__DATA ROWS__.
- - - - - - -

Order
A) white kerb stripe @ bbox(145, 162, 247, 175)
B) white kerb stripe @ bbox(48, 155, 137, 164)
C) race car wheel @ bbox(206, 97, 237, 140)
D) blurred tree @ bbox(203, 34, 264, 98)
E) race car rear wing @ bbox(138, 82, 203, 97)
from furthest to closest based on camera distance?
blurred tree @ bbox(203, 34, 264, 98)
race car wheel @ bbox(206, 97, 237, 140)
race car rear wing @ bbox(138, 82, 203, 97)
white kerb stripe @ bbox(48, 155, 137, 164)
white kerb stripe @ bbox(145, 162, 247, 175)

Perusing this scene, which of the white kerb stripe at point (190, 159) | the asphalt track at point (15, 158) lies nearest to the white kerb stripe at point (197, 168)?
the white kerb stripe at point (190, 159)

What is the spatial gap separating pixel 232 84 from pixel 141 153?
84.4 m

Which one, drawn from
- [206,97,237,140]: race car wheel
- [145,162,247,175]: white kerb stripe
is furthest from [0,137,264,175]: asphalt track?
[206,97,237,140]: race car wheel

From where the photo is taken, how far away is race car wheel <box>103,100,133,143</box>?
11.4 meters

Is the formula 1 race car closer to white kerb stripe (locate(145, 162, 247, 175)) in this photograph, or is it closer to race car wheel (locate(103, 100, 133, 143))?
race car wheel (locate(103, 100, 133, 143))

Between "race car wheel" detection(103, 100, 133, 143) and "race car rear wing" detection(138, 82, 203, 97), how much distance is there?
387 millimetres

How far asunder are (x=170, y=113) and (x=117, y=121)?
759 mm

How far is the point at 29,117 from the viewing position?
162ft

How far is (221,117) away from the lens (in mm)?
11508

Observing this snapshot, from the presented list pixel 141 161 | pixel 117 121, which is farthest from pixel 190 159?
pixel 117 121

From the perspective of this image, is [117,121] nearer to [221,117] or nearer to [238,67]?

- - - - - - -

Copy the entries starting at the line containing "Observing this snapshot, from" and continuing through the last entry, replacing "farthest" with "most distant" and changing nothing else.

Observing this snapshot, from the presented list pixel 141 161 | pixel 117 121, which is most distant from pixel 190 159?
pixel 117 121

From the perspective of this image, is [117,121] nearer to [221,117] or nearer to [238,67]?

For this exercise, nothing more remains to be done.